### Фрагмент документа
= = = = = = =
Именно в Петровскую эпоху начинается процесс
определения русскими себя как европейской нации и в
связи с этим активное усвоение европейской цивилизации. Закономерно, что современники и последующие
поколения пытались активно осмыслить это новое положение России в европейском сообществе, отвечая на
вопросы: что представляла собой Россия до обращения
к европейским нормам и формам культуры? В какой
мере навязанный Петром отказ от сложившихся устоев
жизни предков был обусловлен движением самой жизни или это насильственный разрыв связи с культурными традициями прошлого? И что будет дальше с Россией? Эти и другие вопросы волновали русское общество, конечно, не только в эпоху Петра, наоборот, с
течением времени они становились все острее, что обусловлено ростом национального самосознания и стремлением русских людей обрести свою идентичность.
Закономерно, что в этой ситуации русские деятели,
писатели, поэты, историки обращаются к своему историческому прошлому, прежде всего к его духовному
опыту, что было чрезвычайно важно в обстановке смены ценностных ориентиров, определяющих новые
нормы духовной жизни российского общества.
Так возникал вопрос о национальной самобытности
русской культуры, об исторической памяти, о сохранении и использовании культурного наследия для воспитания будущего поколения. Именно в 50–60-е гг.
= = = = = = =
### Фрагмент данных
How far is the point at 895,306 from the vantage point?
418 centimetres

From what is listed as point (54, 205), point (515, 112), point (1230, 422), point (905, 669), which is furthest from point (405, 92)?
= = = = = = =
### Задание
Верните весь фрагмент документа о Петровской эпохе слово в слово, ничего не меняя. Данные представляют собой отдельный материал.

### Итоговый ответ
Именно в Петровскую эпоху начинается процесс
определения русскими себя как европейской нации и в
связи с этим активное усвоение европейской цивилизации. Закономерно, что современники и последующие
поколения пытались активно осмыслить это новое положение России в европейском сообществе, отвечая на
вопросы: что представляла собой Россия до обращения
к европейским нормам и формам культуры? В какой
мере навязанный Петром отказ от сложившихся устоев
жизни предков был обусловлен движением самой жизни или это насильственный разрыв связи с культурными традициями прошлого? И что будет дальше с Россией? Эти и другие вопросы волновали русское общество, конечно, не только в эпоху Петра, наоборот, с
течением времени они становились все острее, что обусловлено ростом национального самосознания и стремлением русских людей обрести свою идентичность.
Закономерно, что в этой ситуации русские деятели,
писатели, поэты, историки обращаются к своему историческому прошлому, прежде всего к его духовному
опыту, что было чрезвычайно важно в обстановке смены ценностных ориентиров, определяющих новые
нормы духовной жизни российского общества.
Так возникал вопрос о национальной самобытности
русской культуры, об исторической памяти, о сохранении и использовании культурного наследия для воспитания будущего поколения. Именно в 50–60-е гг.